Where can I find AP Psych Unit 5 practice questions?

The best place to find AP Psych Unit 5 practice questions, including multiple-choice and practice test sets, is AP Psych Unit 5. That page has MCQ practice covering all five topics, from health psychology and positive psychology to psychological disorders and their treatment. Mixing MCQ drills with timed practice test sets is the most effective way to build the recall speed you need for exam day.

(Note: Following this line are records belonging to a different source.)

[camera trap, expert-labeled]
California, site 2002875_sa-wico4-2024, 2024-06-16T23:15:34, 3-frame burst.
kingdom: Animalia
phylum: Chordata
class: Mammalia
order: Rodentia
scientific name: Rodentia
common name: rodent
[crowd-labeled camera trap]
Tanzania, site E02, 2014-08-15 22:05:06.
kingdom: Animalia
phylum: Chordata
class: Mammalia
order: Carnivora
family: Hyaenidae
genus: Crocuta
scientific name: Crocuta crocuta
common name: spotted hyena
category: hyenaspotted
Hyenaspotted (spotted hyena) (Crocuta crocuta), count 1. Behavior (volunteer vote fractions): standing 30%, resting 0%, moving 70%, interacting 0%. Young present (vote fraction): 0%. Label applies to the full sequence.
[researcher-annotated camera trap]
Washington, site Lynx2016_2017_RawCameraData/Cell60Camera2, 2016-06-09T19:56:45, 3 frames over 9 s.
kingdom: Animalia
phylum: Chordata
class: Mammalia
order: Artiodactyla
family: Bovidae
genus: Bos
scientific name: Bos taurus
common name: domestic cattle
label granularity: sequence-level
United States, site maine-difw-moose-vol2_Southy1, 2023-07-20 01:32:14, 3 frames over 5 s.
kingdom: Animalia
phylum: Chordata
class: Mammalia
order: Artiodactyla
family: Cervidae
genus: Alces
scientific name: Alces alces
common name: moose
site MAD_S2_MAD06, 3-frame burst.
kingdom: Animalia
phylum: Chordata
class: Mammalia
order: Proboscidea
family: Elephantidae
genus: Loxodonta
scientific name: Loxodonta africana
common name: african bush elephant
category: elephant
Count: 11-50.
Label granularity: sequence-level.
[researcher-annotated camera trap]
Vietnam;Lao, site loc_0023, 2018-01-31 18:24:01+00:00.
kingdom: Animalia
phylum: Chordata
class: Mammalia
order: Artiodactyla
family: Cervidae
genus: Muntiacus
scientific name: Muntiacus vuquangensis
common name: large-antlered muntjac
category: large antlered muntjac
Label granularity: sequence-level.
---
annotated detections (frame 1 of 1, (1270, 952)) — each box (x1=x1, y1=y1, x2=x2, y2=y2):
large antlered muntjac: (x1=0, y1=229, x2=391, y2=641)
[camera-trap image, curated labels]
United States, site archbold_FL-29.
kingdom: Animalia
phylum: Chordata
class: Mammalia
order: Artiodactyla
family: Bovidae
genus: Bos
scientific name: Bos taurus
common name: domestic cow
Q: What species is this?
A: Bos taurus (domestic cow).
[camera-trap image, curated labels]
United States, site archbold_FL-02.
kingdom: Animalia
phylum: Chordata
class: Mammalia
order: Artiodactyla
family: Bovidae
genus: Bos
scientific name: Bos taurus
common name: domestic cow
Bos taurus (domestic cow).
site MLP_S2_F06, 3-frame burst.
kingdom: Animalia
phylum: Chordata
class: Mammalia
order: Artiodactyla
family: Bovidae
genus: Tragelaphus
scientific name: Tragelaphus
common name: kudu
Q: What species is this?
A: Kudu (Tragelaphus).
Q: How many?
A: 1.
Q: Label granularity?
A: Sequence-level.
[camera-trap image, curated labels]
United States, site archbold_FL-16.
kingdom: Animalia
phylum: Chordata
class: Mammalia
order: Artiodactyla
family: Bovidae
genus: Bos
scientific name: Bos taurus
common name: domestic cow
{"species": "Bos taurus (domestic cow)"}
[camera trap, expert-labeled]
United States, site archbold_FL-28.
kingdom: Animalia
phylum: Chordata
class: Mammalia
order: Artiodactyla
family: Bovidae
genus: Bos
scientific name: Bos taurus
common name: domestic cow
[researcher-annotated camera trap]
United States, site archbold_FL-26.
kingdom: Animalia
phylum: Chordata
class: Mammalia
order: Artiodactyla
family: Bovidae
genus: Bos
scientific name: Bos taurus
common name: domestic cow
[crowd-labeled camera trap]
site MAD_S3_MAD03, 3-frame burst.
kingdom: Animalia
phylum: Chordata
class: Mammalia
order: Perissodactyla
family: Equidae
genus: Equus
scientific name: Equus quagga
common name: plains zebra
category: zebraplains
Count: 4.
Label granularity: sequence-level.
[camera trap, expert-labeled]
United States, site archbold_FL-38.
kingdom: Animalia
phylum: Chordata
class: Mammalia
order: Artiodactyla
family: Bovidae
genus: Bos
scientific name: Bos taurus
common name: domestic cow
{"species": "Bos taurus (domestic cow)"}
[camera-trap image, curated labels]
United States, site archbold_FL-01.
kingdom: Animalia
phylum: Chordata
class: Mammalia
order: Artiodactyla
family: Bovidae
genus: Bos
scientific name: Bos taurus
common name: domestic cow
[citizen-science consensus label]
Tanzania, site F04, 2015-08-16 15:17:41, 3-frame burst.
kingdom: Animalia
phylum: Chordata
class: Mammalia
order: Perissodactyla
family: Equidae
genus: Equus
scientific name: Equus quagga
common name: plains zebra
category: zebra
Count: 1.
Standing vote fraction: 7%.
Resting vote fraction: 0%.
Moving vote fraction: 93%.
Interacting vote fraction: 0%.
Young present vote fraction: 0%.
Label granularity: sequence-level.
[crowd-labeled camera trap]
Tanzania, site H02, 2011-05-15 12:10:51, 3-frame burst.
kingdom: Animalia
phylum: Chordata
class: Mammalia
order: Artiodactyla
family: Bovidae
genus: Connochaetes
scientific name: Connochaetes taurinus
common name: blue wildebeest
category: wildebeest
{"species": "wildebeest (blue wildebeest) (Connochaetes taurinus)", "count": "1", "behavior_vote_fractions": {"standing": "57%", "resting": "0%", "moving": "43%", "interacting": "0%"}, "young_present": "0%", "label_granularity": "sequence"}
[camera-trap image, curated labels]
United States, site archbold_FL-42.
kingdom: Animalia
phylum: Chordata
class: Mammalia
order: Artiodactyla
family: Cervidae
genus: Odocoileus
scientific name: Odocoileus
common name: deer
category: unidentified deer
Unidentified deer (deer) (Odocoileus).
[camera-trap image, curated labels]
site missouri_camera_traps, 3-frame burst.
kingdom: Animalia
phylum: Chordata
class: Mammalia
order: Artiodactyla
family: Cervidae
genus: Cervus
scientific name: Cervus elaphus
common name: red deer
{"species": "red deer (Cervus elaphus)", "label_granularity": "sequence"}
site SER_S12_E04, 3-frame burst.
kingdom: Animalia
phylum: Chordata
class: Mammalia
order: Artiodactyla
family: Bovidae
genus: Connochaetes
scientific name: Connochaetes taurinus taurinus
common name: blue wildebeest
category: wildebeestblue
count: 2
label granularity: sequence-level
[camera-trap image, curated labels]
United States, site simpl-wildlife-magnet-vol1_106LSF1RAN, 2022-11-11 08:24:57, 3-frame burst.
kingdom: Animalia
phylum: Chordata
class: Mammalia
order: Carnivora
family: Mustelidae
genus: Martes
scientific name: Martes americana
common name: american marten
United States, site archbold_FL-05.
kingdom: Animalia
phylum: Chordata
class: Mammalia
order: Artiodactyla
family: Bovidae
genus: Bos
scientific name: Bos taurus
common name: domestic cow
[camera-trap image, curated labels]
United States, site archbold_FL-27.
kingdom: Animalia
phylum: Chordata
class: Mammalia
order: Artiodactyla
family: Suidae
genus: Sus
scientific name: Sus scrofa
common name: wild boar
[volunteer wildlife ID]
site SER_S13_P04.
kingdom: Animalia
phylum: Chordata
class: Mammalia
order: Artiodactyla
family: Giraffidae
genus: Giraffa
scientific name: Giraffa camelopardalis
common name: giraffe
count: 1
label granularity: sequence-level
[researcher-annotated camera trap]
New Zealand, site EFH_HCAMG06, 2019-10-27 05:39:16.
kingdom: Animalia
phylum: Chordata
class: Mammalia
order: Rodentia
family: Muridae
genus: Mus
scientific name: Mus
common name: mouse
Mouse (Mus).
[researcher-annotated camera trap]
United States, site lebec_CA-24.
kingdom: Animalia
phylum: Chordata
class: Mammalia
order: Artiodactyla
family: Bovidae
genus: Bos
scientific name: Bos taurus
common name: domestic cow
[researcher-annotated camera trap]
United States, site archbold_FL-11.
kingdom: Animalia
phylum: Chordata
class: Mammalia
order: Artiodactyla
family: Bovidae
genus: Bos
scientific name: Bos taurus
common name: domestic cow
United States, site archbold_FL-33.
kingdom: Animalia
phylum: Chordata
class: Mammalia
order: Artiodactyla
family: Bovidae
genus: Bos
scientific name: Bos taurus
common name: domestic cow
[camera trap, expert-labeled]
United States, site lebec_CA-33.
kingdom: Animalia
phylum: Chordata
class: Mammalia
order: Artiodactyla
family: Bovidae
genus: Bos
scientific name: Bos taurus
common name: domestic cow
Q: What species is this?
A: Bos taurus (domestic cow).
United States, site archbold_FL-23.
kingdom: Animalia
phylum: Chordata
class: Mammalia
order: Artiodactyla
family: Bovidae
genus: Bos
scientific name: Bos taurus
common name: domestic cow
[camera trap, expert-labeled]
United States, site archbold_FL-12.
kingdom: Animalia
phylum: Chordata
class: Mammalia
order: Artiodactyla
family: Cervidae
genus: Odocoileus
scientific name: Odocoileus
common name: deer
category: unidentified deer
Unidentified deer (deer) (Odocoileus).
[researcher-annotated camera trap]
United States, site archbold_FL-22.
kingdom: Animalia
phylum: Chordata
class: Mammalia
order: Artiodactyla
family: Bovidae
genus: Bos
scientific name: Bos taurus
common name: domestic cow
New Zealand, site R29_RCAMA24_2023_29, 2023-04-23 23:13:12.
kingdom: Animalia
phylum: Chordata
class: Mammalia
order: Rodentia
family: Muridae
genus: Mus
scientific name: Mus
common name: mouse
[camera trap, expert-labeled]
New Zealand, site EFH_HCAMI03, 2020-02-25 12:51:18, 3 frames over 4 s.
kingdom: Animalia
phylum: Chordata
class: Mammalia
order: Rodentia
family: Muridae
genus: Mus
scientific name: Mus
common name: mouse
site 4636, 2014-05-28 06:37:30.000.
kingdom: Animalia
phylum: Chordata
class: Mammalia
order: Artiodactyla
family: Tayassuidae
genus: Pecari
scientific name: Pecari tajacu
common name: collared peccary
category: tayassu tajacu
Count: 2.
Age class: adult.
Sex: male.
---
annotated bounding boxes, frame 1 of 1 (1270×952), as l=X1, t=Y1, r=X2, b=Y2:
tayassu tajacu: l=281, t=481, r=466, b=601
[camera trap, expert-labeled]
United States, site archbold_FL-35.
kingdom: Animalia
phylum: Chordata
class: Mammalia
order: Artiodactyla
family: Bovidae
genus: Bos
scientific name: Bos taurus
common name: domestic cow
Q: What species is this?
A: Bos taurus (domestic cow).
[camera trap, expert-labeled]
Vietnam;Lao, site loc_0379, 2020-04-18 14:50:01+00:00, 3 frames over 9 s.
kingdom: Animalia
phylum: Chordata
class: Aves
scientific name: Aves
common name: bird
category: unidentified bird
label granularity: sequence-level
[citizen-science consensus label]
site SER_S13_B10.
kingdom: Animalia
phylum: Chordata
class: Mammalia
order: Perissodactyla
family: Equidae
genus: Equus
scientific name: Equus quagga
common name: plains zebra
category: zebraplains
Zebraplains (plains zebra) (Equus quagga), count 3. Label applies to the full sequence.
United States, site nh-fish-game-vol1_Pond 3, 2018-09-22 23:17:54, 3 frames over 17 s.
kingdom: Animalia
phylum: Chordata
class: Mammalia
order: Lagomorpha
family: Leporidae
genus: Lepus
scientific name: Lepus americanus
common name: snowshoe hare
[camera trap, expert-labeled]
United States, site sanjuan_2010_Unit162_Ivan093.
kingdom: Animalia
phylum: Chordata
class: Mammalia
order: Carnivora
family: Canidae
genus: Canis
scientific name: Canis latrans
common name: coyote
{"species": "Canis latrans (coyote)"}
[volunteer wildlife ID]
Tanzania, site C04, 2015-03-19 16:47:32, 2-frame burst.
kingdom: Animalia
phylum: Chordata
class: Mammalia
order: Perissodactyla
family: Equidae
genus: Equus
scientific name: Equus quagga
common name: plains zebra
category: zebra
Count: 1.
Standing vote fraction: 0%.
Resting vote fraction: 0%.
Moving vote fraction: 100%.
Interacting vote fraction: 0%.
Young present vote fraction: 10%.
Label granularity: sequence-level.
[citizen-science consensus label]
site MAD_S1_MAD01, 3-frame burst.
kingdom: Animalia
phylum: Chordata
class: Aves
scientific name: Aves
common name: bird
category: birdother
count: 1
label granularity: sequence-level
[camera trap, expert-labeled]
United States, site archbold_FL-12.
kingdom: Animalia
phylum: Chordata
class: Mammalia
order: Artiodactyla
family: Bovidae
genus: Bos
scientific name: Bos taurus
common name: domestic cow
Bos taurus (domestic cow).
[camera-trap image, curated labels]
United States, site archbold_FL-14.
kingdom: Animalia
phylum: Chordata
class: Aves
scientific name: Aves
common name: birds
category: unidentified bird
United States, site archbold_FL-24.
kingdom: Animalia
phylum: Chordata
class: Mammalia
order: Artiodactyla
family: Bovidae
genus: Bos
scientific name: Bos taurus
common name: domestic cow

How should I study AP Psych Unit 5?

Start with positive psychology and health psychology (Topics 5.1 and 5.2) to build a foundation, then move into psychological disorders and their treatment, which carry the most exam weight. For each disorder category in Topic 5.4, make a quick reference card with the key symptoms and diagnostic criteria. For Topic 5.5, know the major treatment approaches (biological, psychological, sociocultural) and be able to match them to specific disorders. Practice applying concepts to scenarios since Unit 5 FRQs almost always use a case study format. Review the sociocultural context too, including stigma and historical exploitation, because those themes show up in both MCQ and FRQ prompts. Find practice sets and study guides at AP Psych Unit 5.